Part of a data file
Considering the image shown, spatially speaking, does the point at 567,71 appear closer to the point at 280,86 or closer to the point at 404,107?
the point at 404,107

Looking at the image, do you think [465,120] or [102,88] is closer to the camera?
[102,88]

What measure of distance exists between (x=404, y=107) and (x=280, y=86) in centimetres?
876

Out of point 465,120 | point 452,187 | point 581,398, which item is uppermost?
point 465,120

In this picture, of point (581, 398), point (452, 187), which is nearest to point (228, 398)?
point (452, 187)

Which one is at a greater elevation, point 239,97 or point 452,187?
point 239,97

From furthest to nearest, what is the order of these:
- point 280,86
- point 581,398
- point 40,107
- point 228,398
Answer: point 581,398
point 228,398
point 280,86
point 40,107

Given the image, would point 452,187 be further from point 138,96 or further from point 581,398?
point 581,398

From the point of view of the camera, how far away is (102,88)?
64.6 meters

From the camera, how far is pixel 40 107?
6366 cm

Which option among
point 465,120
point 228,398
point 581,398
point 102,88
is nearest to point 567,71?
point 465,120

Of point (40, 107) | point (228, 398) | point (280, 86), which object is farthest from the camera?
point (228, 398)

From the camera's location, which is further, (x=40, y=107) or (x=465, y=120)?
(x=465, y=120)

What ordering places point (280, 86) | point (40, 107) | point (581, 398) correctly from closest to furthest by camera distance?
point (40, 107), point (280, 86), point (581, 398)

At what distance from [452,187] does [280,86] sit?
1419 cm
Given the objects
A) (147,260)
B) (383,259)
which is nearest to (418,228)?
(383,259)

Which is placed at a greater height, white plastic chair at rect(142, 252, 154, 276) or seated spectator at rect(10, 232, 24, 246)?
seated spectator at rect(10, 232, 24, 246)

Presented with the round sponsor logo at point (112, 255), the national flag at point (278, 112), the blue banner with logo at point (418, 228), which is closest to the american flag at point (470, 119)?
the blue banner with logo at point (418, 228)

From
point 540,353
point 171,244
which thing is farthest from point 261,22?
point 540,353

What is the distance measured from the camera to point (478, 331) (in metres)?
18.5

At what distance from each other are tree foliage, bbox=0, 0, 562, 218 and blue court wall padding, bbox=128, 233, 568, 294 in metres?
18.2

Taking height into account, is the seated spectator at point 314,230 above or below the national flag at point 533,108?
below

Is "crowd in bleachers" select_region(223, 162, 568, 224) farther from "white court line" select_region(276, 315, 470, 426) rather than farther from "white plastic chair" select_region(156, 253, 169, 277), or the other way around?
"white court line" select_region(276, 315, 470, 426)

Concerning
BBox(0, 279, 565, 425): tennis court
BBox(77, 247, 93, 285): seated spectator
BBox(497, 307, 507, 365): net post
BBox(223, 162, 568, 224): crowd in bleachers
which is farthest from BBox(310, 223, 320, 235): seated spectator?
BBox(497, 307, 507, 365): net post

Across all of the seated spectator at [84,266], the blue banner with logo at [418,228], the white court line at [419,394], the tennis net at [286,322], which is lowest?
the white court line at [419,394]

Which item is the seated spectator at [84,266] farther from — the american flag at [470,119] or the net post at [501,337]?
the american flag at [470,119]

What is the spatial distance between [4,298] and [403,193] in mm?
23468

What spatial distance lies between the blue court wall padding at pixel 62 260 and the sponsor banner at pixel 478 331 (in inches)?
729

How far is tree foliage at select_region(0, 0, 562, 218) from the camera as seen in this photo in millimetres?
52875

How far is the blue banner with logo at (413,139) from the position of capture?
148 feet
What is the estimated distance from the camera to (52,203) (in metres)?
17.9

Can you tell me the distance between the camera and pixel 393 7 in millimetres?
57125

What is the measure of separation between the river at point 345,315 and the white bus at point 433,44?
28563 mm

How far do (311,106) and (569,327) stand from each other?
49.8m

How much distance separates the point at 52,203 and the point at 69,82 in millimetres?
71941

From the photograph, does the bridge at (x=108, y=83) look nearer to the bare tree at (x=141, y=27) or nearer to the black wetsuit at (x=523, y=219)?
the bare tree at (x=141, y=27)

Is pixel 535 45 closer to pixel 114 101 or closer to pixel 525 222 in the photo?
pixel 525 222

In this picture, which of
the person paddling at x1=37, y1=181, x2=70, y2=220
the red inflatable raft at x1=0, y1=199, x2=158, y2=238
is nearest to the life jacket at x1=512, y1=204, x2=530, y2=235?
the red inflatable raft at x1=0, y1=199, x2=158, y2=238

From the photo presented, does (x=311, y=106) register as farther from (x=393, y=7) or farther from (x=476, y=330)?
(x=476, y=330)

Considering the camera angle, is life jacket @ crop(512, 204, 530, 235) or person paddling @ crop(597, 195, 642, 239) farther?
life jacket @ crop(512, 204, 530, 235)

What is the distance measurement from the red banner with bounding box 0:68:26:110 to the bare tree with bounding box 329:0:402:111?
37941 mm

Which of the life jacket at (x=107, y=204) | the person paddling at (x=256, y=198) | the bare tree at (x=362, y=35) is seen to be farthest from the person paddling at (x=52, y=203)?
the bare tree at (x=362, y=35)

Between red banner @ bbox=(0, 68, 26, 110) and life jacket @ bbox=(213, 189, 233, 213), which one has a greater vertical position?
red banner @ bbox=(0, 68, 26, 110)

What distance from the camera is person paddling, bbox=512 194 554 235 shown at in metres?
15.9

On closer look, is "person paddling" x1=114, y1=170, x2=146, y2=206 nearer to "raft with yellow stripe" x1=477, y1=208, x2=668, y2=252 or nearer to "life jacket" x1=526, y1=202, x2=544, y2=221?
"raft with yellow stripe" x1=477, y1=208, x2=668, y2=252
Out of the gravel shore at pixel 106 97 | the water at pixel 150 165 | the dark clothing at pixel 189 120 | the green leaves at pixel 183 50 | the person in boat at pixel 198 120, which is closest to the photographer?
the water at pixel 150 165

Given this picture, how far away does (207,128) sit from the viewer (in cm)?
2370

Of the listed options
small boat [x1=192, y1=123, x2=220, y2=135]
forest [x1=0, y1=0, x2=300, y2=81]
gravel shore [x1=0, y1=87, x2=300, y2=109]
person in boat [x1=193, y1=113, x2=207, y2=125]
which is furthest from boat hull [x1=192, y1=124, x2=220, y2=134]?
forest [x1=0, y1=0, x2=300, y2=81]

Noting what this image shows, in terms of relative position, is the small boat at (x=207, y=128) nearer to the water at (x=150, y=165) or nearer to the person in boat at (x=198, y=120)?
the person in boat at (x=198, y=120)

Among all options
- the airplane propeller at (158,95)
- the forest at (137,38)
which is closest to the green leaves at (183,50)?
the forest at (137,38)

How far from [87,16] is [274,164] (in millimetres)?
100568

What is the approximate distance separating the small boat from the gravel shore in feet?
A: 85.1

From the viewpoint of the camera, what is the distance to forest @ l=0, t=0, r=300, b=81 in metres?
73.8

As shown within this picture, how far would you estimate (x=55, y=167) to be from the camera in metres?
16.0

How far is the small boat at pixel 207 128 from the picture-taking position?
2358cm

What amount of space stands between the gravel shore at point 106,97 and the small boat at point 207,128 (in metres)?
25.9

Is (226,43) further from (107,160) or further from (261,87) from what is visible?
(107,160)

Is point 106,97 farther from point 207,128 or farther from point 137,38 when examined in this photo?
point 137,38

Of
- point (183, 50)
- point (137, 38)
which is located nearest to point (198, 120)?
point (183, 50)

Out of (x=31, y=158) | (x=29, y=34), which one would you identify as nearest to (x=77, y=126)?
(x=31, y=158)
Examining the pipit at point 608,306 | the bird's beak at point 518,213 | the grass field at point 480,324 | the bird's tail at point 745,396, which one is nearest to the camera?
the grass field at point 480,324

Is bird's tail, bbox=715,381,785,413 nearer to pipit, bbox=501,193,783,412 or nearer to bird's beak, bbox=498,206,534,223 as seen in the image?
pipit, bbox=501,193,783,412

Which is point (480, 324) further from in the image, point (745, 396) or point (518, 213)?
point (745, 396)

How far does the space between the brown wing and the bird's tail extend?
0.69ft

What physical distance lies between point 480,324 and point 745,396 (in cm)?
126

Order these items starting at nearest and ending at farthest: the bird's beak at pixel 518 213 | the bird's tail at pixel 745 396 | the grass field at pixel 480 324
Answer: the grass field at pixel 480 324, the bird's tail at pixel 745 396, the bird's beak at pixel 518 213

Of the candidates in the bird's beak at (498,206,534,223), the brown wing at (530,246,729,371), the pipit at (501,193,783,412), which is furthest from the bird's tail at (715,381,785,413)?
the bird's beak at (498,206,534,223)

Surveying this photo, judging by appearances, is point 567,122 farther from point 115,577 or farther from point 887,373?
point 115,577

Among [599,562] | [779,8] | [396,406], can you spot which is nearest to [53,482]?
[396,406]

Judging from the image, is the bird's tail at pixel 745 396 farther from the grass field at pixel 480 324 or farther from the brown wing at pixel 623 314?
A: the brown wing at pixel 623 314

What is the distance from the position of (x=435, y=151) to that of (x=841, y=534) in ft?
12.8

:: Problem ::
Starting with the line that contains "Order these items" and going on through the line that contains "Answer: the grass", give those lines of the listing as a numbered list, leaving out any blank lines.

:: Result for this exercise ::
1. Order these items starting at nearest and ending at farthest: the bird's beak at pixel 518 213 | the bird's tail at pixel 745 396 | the grass field at pixel 480 324
2. Answer: the grass field at pixel 480 324, the bird's tail at pixel 745 396, the bird's beak at pixel 518 213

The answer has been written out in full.